> [Given passage]:
— Start —
How HashSet works internally in Java ?

In this tutorial we will see how java.util.HashSet works internally. It is very common Collection framework interview question. Some interviewer can even ask you to implement your own Set interface which behaves similar like a HashSet. In both cases you need to know internal working of HashSet or How HashSet works in Java. How will you make sure each and every element is unique without using Set interfaces or Classes that implements Set Interface.

HashSet uses HashMap internally to store Objects. When we create a HashSet Object, one HashMap gets created internally as a backing data structure for your HashSet. This HashMap object is used to store the elements we enter in the HashSet. The elements we add into HashSet are stored as keys of this HashMap object. The value associated with those keys will be a constant. Let's look at the code of HashSet to check what happens when we instantiate HashSet class.

private transient HashMap map;

// Dummy value to associate with an Object in the backing Map
private static final Object PRESENT = new Object();

/**
* Constructs a new, empty set; the backing HashMap instance has
* default initial capacity (16) and load factor (0.75).
— End —
> [Tasks for this exercise]:
(a) Update the HashSet passage from "How HashSet works internally" through "implements Set Interface.", replacing "tutorial" with "lesson".
(b) Summarize the HashSet passage in two sentences.
Work only from the HashSet passage.

> [Stored data]:
— Start —
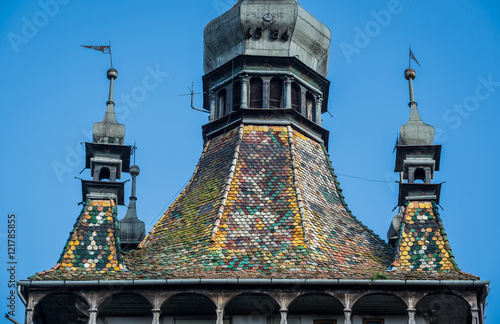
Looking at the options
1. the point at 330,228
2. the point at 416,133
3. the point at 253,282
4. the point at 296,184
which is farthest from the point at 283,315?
the point at 416,133

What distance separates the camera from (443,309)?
37.6 metres

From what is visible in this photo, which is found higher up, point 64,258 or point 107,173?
point 107,173

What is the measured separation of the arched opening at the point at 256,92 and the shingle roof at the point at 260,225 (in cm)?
112

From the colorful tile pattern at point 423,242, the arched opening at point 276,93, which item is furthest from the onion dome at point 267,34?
the colorful tile pattern at point 423,242

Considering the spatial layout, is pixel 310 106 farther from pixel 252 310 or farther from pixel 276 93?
pixel 252 310

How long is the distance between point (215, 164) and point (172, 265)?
18.6ft

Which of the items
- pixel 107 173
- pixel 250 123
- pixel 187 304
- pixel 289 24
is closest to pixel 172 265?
pixel 187 304

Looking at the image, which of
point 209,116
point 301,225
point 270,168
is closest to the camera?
point 301,225

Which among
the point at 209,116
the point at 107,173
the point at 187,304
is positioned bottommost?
the point at 187,304

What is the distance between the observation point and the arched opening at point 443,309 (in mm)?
37094

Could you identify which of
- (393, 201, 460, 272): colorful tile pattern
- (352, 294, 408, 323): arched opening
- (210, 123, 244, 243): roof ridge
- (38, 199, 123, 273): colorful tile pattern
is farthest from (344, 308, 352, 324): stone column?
(38, 199, 123, 273): colorful tile pattern

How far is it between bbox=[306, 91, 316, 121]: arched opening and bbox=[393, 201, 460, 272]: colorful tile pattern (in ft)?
21.1

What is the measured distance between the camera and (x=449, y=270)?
37.8 m

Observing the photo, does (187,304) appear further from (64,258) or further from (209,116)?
(209,116)
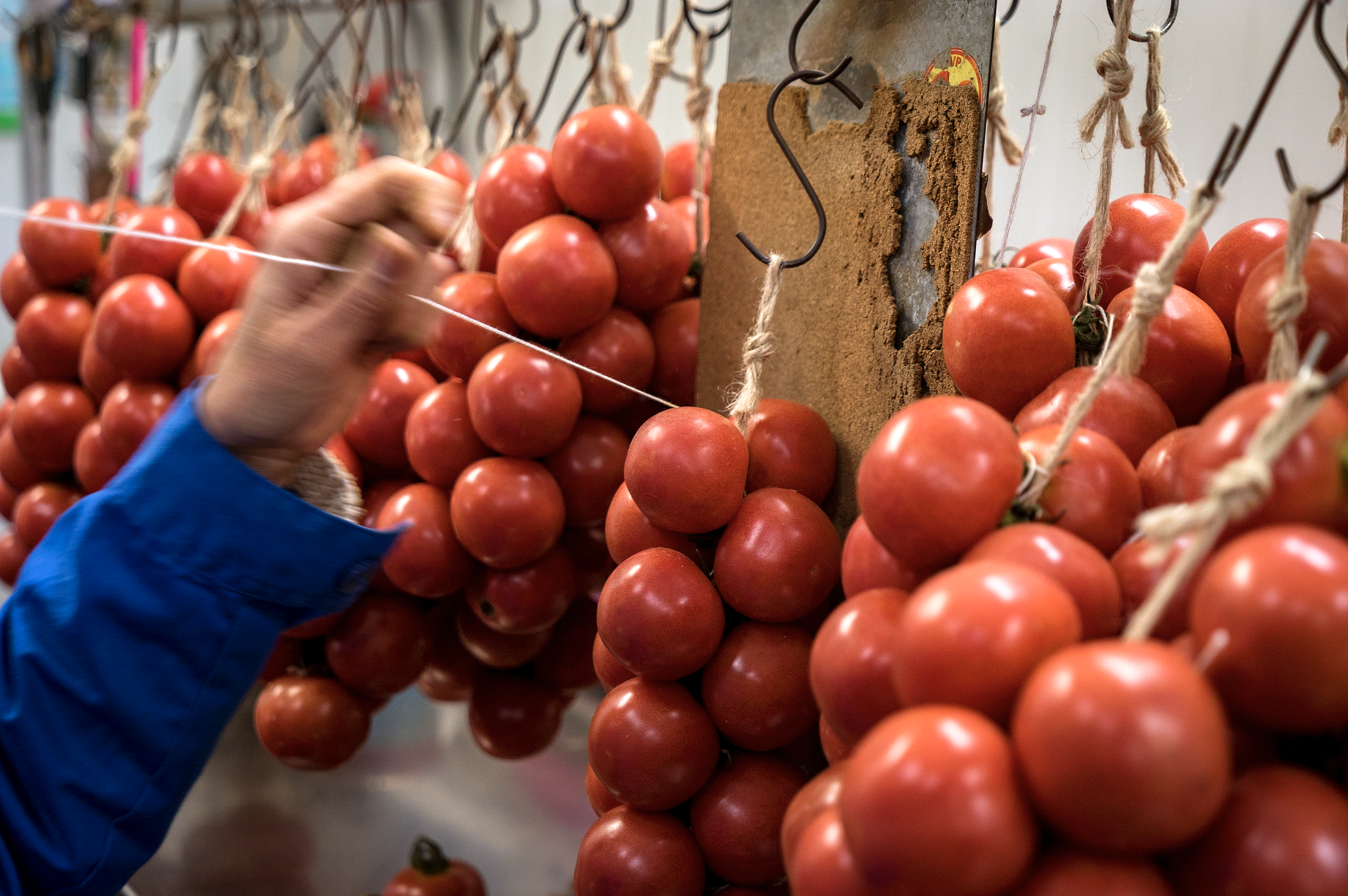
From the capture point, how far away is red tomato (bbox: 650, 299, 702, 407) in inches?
28.7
— End —
> [Results of the exercise]:
(a)
How HashSet works internally in Java ?

In this lesson we will see how java.util.HashSet works internally. It is very common Collection framework interview question. Some interviewer can even ask you to implement your own Set interface which behaves similar like a HashSet. In both cases you need to know internal working of HashSet or How HashSet works in Java. How will you make sure each and every element is unique without using Set interfaces or Classes that implements Set Interface.

(b) How java.util.HashSet works internally is a common Collection framework interview question. A HashSet stores its elements as keys of a backing HashMap that is created when the HashSet is instantiated, and each key is paired with a constant dummy value.